## Text extract
Ps- I basically posted to trash Euclideon hah, wasn’t intentional, but it was a big disappointment.

I think I’ve listed few quite obvious issues of polygonal approach in this thread and quite a few advantages of volumetric approach here.
Repeating it all over again is pointless.

Trying to change your opinion would take too much time to my liking, so I won’t be doing that. You have the internet access, look things up, draw your own conclusions. My opinion makes sense to me and that’s good enough for me.

This is unfortunate. Perhaps someone will eventually come up with something better.

Oh, it was a scam? So that’s that kind of word that is used to describe the effort to bring new tech? I wasn’t aware that one can change the world with in a year. Kool storwy…

And no. One doesn’t need animation, if one only wanted to replace the static part of a world, like terrain. This is called a hybrid. Also the thing is, that since 2011, Euclideon is still around and works hard to make this tech a reality. And hey, guess what? Those so called “scammers” made their way into that geo thing business, and actually contributed with their technology and make some money now. Their goals of bringing this tech to the gaming world still exists, too. I read that there are two games in the work. We should learn more about this in 2016 and see the implemented animation as well.

Thanks for saying “called voxel at the time”, because it seems that some don’t realize it ain’t actual voxels in Outcast.

## Record extracts
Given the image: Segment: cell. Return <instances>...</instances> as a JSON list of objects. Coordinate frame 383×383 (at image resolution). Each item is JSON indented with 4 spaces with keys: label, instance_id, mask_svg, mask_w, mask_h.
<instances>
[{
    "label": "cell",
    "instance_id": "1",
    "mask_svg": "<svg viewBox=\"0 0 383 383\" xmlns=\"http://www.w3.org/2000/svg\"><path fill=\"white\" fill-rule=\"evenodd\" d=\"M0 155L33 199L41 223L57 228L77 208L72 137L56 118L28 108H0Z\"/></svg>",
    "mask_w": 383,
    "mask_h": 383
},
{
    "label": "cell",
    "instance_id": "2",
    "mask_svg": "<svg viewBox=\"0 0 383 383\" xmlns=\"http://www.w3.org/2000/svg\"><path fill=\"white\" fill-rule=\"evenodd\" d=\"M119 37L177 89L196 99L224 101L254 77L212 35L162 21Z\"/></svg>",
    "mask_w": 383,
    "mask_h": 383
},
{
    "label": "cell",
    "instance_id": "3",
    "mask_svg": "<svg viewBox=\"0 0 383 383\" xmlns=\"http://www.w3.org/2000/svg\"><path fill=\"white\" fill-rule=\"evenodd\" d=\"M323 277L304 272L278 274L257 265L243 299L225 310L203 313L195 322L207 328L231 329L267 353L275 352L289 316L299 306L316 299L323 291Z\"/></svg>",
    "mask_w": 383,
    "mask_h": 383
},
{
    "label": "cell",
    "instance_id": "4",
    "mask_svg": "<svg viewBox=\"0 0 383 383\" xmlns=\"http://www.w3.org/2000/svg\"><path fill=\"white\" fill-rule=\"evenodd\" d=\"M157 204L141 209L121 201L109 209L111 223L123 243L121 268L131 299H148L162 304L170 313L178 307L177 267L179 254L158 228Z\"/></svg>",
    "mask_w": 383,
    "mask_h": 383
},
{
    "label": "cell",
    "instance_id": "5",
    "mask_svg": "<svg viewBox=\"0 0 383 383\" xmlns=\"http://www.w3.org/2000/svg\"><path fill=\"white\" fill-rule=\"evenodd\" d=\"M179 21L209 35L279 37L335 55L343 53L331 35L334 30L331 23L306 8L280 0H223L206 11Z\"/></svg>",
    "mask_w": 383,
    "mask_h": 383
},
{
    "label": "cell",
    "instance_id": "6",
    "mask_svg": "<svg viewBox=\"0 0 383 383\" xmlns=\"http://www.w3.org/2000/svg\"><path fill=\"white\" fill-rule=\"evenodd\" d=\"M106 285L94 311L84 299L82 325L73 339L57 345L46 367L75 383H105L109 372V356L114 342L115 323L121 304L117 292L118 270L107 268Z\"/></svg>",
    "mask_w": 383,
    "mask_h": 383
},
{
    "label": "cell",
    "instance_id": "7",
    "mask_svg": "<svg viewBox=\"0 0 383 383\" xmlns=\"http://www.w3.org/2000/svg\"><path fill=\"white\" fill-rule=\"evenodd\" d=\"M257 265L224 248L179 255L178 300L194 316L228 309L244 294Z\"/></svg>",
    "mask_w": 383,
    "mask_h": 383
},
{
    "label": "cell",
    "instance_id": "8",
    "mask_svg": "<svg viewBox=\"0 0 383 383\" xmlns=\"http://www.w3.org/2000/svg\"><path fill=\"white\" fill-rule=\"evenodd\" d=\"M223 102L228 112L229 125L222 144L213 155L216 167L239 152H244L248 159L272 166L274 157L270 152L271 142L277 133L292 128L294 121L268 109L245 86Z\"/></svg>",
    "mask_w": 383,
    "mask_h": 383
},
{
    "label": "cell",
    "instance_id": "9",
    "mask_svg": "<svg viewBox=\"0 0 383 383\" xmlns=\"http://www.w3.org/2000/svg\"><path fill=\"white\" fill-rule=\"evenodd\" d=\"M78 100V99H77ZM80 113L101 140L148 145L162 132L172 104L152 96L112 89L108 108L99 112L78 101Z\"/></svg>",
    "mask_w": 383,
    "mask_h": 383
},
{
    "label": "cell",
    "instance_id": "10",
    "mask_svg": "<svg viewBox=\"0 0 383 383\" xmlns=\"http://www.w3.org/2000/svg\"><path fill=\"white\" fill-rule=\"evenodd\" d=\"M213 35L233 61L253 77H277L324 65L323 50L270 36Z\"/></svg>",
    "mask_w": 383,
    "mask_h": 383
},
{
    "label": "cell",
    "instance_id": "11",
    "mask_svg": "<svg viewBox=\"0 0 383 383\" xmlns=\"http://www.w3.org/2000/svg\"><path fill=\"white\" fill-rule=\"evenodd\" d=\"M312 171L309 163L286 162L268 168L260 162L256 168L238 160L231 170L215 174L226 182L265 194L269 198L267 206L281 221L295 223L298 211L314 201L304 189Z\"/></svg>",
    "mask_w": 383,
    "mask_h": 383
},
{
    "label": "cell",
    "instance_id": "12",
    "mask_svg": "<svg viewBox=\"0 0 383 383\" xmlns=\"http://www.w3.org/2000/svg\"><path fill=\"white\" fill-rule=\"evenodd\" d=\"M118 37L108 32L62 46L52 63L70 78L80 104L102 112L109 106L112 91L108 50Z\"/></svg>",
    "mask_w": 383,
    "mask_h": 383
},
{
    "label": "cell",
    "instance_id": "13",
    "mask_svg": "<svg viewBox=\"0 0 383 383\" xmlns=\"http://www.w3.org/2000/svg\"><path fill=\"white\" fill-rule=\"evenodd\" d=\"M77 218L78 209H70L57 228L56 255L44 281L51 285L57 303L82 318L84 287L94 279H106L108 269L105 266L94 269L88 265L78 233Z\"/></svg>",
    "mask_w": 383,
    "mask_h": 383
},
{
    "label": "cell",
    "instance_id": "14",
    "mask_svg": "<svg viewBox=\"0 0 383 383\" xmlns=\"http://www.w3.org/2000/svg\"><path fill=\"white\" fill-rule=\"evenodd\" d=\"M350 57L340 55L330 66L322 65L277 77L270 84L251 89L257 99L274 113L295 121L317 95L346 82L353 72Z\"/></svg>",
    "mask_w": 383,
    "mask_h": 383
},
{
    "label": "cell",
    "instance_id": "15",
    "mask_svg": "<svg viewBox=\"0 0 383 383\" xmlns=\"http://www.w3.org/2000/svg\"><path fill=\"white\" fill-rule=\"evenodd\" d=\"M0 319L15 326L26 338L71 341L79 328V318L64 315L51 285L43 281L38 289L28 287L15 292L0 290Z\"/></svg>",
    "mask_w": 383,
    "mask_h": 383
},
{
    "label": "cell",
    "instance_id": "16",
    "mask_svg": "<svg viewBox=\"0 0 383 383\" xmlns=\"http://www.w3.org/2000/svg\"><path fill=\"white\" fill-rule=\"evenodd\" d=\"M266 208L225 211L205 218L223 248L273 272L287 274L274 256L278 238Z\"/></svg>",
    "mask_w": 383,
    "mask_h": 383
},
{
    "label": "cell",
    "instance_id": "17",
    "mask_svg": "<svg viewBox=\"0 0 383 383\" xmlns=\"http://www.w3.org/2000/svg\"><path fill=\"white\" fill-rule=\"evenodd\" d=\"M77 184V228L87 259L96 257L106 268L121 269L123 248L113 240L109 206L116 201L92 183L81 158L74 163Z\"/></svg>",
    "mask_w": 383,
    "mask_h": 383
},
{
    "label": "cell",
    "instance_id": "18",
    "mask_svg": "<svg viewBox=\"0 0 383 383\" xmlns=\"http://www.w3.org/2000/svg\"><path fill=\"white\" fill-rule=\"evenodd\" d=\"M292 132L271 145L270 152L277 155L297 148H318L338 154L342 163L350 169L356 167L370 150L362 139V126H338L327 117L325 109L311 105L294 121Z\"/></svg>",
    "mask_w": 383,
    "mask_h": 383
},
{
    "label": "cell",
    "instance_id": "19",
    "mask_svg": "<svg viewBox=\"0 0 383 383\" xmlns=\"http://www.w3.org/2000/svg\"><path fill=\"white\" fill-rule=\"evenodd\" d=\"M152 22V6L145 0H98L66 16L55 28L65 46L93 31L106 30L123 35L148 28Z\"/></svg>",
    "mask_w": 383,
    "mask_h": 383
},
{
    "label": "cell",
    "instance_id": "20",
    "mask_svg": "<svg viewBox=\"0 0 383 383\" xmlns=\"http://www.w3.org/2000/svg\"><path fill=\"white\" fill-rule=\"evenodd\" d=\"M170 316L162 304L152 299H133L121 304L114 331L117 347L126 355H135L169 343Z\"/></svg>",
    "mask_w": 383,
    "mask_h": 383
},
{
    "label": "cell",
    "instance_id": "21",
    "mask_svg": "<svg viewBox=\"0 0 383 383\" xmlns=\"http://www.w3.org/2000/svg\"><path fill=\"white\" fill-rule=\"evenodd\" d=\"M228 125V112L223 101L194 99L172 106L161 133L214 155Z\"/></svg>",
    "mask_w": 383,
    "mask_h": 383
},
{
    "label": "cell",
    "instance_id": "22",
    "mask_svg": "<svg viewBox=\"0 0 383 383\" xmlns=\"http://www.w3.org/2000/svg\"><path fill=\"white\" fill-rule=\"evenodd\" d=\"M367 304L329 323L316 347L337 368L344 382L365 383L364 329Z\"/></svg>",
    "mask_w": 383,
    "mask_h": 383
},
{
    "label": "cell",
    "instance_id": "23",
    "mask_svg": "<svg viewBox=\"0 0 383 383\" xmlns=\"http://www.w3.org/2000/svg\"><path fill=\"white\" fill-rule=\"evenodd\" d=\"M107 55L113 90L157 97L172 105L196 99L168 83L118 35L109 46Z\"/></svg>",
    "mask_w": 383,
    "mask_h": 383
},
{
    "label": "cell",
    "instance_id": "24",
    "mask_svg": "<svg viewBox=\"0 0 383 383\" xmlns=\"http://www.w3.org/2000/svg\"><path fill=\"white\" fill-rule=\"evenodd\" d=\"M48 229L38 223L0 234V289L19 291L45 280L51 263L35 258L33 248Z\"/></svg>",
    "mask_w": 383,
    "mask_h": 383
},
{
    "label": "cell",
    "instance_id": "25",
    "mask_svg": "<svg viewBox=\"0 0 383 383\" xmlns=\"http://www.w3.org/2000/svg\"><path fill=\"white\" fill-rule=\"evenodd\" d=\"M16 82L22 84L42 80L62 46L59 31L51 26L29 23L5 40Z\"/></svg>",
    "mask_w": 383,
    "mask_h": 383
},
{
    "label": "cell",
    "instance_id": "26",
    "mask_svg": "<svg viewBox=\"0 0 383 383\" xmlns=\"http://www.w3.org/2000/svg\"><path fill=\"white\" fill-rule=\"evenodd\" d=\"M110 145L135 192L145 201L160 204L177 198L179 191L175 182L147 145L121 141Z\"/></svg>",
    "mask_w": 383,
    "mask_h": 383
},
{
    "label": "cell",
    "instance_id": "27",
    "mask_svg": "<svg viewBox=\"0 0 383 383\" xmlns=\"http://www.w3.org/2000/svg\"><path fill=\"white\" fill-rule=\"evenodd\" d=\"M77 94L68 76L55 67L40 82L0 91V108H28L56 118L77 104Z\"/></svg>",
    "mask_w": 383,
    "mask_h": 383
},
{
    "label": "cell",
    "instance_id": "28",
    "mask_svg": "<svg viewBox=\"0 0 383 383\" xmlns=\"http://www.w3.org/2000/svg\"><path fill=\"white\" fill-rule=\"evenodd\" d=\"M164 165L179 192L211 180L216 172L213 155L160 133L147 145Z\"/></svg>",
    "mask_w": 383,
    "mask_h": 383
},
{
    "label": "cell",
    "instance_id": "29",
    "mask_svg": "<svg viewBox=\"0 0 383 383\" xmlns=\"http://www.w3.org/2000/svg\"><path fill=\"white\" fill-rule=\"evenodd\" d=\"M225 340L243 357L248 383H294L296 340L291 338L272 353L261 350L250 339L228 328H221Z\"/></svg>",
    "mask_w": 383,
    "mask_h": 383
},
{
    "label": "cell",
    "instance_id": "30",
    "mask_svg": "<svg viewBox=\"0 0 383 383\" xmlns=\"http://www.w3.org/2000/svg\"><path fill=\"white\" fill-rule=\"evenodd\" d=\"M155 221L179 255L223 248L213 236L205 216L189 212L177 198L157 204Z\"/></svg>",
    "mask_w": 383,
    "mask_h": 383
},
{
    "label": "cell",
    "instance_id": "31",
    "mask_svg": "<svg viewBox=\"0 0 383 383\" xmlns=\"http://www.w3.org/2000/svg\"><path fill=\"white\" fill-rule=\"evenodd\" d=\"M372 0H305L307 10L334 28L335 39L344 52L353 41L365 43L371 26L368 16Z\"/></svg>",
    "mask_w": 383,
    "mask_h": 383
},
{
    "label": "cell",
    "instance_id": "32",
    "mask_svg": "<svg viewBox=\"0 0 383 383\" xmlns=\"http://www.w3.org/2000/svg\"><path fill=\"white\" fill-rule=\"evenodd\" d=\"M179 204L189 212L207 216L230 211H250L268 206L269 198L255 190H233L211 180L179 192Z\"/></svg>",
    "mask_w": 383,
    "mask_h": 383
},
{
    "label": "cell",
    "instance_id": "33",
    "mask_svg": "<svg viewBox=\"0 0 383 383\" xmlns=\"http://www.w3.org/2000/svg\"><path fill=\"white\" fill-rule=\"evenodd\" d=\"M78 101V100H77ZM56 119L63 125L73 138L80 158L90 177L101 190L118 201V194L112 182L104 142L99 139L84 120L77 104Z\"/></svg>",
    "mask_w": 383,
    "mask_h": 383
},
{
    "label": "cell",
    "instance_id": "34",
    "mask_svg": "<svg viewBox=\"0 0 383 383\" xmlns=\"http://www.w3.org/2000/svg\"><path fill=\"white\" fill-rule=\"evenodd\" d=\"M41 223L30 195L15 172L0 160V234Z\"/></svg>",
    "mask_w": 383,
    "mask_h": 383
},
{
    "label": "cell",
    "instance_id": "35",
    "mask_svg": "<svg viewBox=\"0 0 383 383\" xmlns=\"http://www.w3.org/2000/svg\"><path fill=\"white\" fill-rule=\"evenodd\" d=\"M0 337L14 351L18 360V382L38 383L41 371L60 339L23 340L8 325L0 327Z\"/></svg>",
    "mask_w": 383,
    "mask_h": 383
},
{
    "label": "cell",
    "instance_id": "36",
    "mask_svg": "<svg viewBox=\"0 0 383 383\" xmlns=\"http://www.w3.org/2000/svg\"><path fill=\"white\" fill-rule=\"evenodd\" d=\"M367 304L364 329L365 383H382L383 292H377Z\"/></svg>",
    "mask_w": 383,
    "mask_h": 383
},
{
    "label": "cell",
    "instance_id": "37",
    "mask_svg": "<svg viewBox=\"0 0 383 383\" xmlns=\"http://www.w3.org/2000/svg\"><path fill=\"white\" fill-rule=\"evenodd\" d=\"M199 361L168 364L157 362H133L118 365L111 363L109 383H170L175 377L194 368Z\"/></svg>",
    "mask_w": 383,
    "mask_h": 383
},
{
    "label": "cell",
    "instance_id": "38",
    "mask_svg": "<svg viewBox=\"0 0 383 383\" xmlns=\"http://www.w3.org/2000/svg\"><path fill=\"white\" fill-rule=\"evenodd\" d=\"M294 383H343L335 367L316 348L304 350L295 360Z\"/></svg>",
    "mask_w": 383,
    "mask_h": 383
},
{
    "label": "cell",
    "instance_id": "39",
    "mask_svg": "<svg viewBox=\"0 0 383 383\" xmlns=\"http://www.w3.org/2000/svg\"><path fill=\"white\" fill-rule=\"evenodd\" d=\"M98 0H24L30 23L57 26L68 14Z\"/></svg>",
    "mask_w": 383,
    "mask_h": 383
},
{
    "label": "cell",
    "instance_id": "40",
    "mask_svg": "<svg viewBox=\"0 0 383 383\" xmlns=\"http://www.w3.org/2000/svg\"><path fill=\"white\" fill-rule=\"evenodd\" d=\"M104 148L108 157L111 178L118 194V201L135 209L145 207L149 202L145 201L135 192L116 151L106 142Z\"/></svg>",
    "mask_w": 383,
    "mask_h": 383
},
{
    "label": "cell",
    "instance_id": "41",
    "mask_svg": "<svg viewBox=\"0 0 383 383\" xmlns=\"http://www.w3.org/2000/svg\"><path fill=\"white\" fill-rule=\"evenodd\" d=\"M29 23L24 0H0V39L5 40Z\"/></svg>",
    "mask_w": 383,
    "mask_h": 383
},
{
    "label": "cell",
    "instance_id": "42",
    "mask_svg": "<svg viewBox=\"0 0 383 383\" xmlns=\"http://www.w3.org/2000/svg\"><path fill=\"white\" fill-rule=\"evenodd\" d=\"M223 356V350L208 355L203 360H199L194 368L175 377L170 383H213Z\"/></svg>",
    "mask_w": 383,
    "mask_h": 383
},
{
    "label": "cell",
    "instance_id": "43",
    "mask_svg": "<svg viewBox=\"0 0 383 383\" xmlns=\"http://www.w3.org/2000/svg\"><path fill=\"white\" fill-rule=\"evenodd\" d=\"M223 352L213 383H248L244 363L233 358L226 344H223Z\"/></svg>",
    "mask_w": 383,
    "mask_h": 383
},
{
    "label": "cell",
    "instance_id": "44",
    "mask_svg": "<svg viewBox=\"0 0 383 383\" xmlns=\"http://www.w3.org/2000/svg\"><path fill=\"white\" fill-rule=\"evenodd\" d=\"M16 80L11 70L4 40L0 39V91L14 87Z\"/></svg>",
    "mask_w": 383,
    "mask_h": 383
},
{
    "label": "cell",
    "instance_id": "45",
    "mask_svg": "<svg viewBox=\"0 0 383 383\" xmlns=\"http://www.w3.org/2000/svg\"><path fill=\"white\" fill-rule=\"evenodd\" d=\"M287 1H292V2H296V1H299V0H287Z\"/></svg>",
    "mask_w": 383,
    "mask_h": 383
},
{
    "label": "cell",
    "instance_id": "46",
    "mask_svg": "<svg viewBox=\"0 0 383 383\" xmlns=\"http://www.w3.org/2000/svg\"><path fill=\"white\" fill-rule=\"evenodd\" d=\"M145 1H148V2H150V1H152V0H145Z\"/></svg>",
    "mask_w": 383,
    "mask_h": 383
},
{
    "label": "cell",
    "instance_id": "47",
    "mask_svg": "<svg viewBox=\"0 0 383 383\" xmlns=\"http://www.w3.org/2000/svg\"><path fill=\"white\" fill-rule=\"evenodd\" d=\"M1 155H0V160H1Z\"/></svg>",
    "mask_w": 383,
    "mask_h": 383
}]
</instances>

## What to produce
Can you set down, word for word, the part of the Euclideon forum thread above starting with "I think I’ve" and going on through "with something better."?

## Solution
I think I’ve listed few quite obvious issues of polygonal approach in this thread and quite a few advantages of volumetric approach here.
Repeating it all over again is pointless.

Trying to change your opinion would take too much time to my liking, so I won’t be doing that. You have the internet access, look things up, draw your own conclusions. My opinion makes sense to me and that’s good enough for me.

This is unfortunate. Perhaps someone will eventually come up with something better.